───── GIVEN RECORDS ─────

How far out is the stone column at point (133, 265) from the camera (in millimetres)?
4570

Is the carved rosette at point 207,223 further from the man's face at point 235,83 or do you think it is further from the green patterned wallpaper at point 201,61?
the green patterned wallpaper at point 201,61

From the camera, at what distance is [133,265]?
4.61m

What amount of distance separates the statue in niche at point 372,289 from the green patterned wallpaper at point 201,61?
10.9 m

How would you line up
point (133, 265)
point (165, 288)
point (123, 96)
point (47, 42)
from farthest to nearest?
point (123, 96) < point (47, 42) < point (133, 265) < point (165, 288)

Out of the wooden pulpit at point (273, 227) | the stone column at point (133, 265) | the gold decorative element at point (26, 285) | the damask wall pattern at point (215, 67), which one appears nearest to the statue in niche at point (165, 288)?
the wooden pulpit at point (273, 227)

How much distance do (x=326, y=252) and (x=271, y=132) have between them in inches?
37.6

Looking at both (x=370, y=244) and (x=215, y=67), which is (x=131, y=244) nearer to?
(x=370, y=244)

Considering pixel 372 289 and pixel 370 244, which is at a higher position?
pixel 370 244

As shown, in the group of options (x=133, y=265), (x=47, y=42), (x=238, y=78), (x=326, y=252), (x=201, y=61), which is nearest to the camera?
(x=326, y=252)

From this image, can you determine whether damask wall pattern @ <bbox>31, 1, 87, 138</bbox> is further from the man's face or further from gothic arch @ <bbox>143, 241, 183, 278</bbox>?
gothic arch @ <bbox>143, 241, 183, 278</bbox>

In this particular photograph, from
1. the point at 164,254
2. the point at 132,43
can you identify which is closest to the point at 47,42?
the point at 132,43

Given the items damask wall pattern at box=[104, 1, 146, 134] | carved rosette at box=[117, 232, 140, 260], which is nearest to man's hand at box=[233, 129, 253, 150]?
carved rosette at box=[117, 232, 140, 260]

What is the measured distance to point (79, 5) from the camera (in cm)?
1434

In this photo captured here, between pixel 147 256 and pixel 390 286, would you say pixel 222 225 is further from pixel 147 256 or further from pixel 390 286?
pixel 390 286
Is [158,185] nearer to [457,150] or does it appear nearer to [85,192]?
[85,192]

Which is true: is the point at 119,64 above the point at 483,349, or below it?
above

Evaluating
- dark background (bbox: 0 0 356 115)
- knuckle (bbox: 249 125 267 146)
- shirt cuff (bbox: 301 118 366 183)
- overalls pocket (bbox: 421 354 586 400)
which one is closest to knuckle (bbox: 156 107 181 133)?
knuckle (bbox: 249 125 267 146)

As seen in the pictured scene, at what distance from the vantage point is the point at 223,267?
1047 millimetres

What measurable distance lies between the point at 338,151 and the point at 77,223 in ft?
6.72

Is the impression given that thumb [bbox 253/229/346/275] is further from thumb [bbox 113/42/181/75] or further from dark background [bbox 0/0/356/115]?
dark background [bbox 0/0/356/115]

─────

• _EXERCISE REQUIREMENTS_: Echo the rows line for line, starting at the very first line and ending with the line that contains "point (123, 96) <", including both of those lines.

• _ANSWER TO THE PROBLEM_:
How far out is the stone column at point (133, 265) from the camera (in millimetres)?
4570

Is the carved rosette at point 207,223 further from the man's face at point 235,83 or do you think it is further from the green patterned wallpaper at point 201,61?
the green patterned wallpaper at point 201,61

From the camera, at what distance is [133,265]?
4.61m

What amount of distance separates the statue in niche at point 372,289 from the green patterned wallpaper at point 201,61?
10.9 m

How would you line up
point (133, 265)
point (165, 288)
point (123, 96)
point (47, 42)
from farthest to nearest?
point (123, 96) < point (47, 42) < point (133, 265) < point (165, 288)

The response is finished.